PROBLEM STATEMENT
Update the items below by replacing "which is lowest" with "which sits lowest" and leaving everything else unchanged.

DATASET RECORDS
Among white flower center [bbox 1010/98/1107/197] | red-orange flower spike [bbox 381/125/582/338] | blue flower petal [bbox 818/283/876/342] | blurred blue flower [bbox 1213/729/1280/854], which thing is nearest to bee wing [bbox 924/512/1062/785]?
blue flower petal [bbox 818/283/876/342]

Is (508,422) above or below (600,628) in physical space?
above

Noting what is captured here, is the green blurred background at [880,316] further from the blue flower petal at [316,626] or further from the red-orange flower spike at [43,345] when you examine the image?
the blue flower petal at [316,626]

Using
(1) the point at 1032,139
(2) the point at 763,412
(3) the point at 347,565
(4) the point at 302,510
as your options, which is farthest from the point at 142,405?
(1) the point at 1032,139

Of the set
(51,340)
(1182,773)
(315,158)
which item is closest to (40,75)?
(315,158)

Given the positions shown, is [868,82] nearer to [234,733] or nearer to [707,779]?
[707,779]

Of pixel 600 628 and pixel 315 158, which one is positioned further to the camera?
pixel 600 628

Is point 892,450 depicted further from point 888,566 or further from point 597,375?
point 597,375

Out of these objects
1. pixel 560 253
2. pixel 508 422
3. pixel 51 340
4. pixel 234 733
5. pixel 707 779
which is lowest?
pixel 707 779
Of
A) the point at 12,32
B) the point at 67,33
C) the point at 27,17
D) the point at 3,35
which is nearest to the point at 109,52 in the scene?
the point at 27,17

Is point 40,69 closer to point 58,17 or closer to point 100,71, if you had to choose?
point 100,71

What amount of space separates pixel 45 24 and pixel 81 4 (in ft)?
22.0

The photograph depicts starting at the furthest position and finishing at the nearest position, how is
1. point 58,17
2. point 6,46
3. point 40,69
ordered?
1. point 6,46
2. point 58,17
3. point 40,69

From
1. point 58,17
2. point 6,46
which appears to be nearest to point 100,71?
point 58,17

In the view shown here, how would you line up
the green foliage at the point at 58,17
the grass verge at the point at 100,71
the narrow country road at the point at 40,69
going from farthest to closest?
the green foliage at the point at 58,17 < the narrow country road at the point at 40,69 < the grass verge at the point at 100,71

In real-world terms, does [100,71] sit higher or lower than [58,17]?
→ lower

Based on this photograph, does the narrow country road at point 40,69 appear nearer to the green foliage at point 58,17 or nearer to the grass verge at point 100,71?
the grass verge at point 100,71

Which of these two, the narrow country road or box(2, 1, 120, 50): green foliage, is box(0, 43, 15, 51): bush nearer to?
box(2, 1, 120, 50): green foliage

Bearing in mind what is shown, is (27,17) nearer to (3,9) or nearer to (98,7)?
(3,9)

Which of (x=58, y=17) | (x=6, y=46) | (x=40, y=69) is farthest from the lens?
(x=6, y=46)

RESPONSE FOR THIS EXERCISE
Among white flower center [bbox 1010/98/1107/197] | red-orange flower spike [bbox 381/125/582/338] | blue flower petal [bbox 818/283/876/342] | blurred blue flower [bbox 1213/729/1280/854], which thing is nearest to bee wing [bbox 924/512/1062/785]?
blue flower petal [bbox 818/283/876/342]

Is (508,422) above or below (600,628) in physical space?
above

Noting what is captured here, is the green blurred background at [880,316] further from the blue flower petal at [316,626] or further from the red-orange flower spike at [43,345] when you examine the image?
the blue flower petal at [316,626]

Using
(1) the point at 1032,139
(2) the point at 763,412
(3) the point at 347,565
(4) the point at 302,510
as your options, which is farthest from the point at 142,405?
(1) the point at 1032,139

Of the set
(51,340)
(1182,773)
(315,158)
which item is closest to (40,75)?
(315,158)

Given the positions shown, is [868,82] nearer to [234,733] or nearer to [707,779]?
[707,779]

Of pixel 600 628 and pixel 315 158, which one is positioned further to the camera?
pixel 600 628

Is point 892,450 depicted further from point 888,566 or further from point 597,375?
point 597,375

Out of these objects
1. pixel 560 253
2. pixel 508 422
3. pixel 51 340
4. pixel 234 733
5. pixel 707 779
which sits lowest?
pixel 707 779
Of
A) the point at 12,32
B) the point at 67,33
C) the point at 27,17
D) the point at 3,35
which is nearest to the point at 109,52 in the scene?
the point at 27,17

Is point 40,69 closer to point 58,17 or closer to point 100,71, if you had to choose?
point 100,71

What amount of space separates pixel 45 24 and pixel 81 4 (in ft)?
22.0

The photograph depicts starting at the furthest position and finishing at the nearest position, how is
1. point 58,17
2. point 6,46
3. point 40,69
ordered?
1. point 6,46
2. point 58,17
3. point 40,69

From
1. point 58,17
2. point 6,46
which appears to be nearest to point 100,71?
point 58,17

In the view shown here, how would you line up
the green foliage at the point at 58,17
the grass verge at the point at 100,71
the narrow country road at the point at 40,69
going from farthest to closest?
the green foliage at the point at 58,17 < the narrow country road at the point at 40,69 < the grass verge at the point at 100,71

In real-world terms, does [100,71] sit higher or lower than [58,17]?
→ lower

Based on this photograph, does the narrow country road at point 40,69 appear nearer to the green foliage at point 58,17 or nearer to the grass verge at point 100,71?
the grass verge at point 100,71

Which of these two, the narrow country road or box(2, 1, 120, 50): green foliage, is box(0, 43, 15, 51): bush nearer to?
box(2, 1, 120, 50): green foliage

Bearing in mind what is shown, is (27,17) nearer to (3,9) or nearer to (98,7)?
(3,9)

Which of (x=58, y=17) | (x=6, y=46) | (x=40, y=69) is farthest from the lens?
(x=6, y=46)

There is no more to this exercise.